# RECORDS
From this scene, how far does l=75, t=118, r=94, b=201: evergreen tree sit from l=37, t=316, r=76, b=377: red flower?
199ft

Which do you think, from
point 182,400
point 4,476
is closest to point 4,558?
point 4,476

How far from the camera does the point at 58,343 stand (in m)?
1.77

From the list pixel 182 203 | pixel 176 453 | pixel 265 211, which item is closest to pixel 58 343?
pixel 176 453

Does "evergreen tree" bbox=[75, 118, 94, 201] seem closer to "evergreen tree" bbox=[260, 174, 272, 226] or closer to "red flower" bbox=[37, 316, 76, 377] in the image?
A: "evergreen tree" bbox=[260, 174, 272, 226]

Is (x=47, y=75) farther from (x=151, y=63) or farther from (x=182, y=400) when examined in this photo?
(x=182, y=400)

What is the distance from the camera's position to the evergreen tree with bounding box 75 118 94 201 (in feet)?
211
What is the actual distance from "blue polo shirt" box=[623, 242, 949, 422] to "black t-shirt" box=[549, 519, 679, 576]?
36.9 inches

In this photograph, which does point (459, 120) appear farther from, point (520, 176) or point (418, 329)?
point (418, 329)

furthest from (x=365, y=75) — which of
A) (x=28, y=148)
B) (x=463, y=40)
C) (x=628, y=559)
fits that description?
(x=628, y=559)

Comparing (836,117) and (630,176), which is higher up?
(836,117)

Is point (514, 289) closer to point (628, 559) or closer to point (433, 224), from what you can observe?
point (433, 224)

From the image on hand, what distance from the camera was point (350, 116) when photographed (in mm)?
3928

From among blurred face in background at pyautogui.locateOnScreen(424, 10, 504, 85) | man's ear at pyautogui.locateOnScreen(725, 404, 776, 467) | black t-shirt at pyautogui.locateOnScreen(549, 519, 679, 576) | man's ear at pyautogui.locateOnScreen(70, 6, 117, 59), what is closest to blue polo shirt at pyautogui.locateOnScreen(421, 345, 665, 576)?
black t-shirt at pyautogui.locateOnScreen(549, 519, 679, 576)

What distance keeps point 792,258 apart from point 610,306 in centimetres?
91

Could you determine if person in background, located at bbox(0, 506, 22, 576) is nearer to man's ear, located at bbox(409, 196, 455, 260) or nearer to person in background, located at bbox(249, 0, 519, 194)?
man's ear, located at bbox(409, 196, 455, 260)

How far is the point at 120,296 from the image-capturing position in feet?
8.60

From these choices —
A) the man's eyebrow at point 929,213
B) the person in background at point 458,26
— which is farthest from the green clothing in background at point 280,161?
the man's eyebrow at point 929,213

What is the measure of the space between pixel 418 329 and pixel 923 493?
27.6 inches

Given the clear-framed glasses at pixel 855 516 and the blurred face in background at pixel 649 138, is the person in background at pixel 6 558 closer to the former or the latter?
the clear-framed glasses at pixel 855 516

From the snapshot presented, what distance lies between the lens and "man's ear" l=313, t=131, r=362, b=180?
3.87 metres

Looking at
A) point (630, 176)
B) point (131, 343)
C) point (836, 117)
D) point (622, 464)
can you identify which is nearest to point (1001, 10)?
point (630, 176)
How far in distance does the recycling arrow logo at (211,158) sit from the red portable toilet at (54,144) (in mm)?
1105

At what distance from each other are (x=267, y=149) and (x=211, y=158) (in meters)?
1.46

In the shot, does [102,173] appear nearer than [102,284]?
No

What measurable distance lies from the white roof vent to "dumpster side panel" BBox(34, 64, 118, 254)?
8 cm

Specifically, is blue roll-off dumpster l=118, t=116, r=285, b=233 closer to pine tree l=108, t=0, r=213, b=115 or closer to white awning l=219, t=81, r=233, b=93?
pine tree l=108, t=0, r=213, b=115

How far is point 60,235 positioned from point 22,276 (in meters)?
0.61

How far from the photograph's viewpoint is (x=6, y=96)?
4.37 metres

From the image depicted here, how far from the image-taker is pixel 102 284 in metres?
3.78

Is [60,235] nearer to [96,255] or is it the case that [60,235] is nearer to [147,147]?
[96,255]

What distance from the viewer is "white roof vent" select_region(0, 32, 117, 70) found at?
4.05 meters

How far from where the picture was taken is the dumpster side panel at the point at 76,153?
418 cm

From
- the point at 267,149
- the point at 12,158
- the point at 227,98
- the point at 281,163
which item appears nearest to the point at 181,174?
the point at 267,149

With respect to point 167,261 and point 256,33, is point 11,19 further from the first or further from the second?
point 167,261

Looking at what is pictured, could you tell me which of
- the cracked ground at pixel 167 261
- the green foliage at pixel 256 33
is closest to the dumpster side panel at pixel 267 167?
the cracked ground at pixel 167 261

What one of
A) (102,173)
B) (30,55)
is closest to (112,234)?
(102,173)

# DIRECTIVE
Give back the data above exactly as it appears.

# WRITTEN ANSWER
From this scene, how far does l=75, t=118, r=94, b=201: evergreen tree sit from l=37, t=316, r=76, b=377: red flower?
199ft

Which do you think, from
point 182,400
point 4,476
is closest to point 4,558?
point 4,476

How far from the camera does the point at 58,343 stand (in m)?
1.77

From the list pixel 182 203 | pixel 176 453 | pixel 265 211, which item is closest to pixel 58 343?
pixel 176 453

Does "evergreen tree" bbox=[75, 118, 94, 201] seem closer to "evergreen tree" bbox=[260, 174, 272, 226] or closer to "red flower" bbox=[37, 316, 76, 377] in the image?
A: "evergreen tree" bbox=[260, 174, 272, 226]

Is (x=47, y=75) farther from (x=151, y=63) or farther from (x=182, y=400) when examined in this photo?
(x=182, y=400)

What is the distance from the camera's position to the evergreen tree with bounding box 75 118 94 201 (in feet)?
211
What is the actual distance from "blue polo shirt" box=[623, 242, 949, 422] to "black t-shirt" box=[549, 519, 679, 576]?
36.9 inches

In this photograph, which does point (459, 120) appear farther from, point (520, 176) or point (418, 329)?
point (418, 329)

furthest from (x=365, y=75) — which of
A) (x=28, y=148)
B) (x=463, y=40)
C) (x=628, y=559)
fits that description?
(x=628, y=559)

Comparing (836,117) and (630,176), which is higher up?
(836,117)

Is point (514, 289) closer to point (628, 559) or closer to point (433, 224), from what you can observe?
point (433, 224)

From the image on hand, what distance from the camera was point (350, 116) when photographed (in mm)?
3928

From among blurred face in background at pyautogui.locateOnScreen(424, 10, 504, 85) | man's ear at pyautogui.locateOnScreen(725, 404, 776, 467) | black t-shirt at pyautogui.locateOnScreen(549, 519, 679, 576) | man's ear at pyautogui.locateOnScreen(70, 6, 117, 59), what is closest to blue polo shirt at pyautogui.locateOnScreen(421, 345, 665, 576)?
black t-shirt at pyautogui.locateOnScreen(549, 519, 679, 576)

What distance keeps point 792,258 apart from point 610,306 in centimetres?
91

Could you determine if person in background, located at bbox(0, 506, 22, 576) is nearer to man's ear, located at bbox(409, 196, 455, 260) or nearer to person in background, located at bbox(249, 0, 519, 194)?
man's ear, located at bbox(409, 196, 455, 260)

How far is the point at 120,296 from the image-capturing position in feet?
8.60

From these choices —
A) the man's eyebrow at point 929,213
B) the person in background at point 458,26
— which is farthest from the green clothing in background at point 280,161?
the man's eyebrow at point 929,213

What is the measure of the space between pixel 418 329 and pixel 923 493?
27.6 inches

Given the clear-framed glasses at pixel 855 516 and the blurred face in background at pixel 649 138, is the person in background at pixel 6 558 closer to the former or the latter?
the clear-framed glasses at pixel 855 516

From the snapshot presented, what distance lies between the lens and "man's ear" l=313, t=131, r=362, b=180?
3.87 metres

Looking at
A) point (630, 176)
B) point (131, 343)
C) point (836, 117)
D) point (622, 464)
can you identify which is nearest to point (1001, 10)?
point (630, 176)
How far in distance does the recycling arrow logo at (211,158) sit from the red portable toilet at (54,144) (in mm)?
1105

At what distance from each other are (x=267, y=149) and (x=211, y=158) (in meters)?
1.46

In the shot, does [102,173] appear nearer than [102,284]?
No

What measurable distance lies from the white roof vent to "dumpster side panel" BBox(34, 64, 118, 254)?
8 cm

Specifically, is blue roll-off dumpster l=118, t=116, r=285, b=233 closer to pine tree l=108, t=0, r=213, b=115 or closer to white awning l=219, t=81, r=233, b=93?
pine tree l=108, t=0, r=213, b=115

How far is point 60,235 positioned from point 22,276 (in meters)?
0.61

How far from the photograph's viewpoint is (x=6, y=96)?
4.37 metres

From the image depicted here, how far from the image-taker is pixel 102 284 in metres?
3.78

Is [60,235] nearer to [96,255] or is it the case that [60,235] is nearer to [147,147]?
[96,255]

What distance from the viewer is "white roof vent" select_region(0, 32, 117, 70) found at?
4.05 meters

How far from where the picture was taken is the dumpster side panel at the point at 76,153?
418 cm

From
- the point at 267,149
- the point at 12,158
- the point at 227,98
- the point at 281,163
which item appears nearest to the point at 181,174?
the point at 267,149

With respect to point 167,261 and point 256,33, is point 11,19 further from the first or further from the second?
point 167,261

Looking at what is pictured, could you tell me which of
- the cracked ground at pixel 167 261
- the green foliage at pixel 256 33
is closest to the dumpster side panel at pixel 267 167?
the cracked ground at pixel 167 261

What one of
A) (102,173)
B) (30,55)
is closest to (112,234)?
(102,173)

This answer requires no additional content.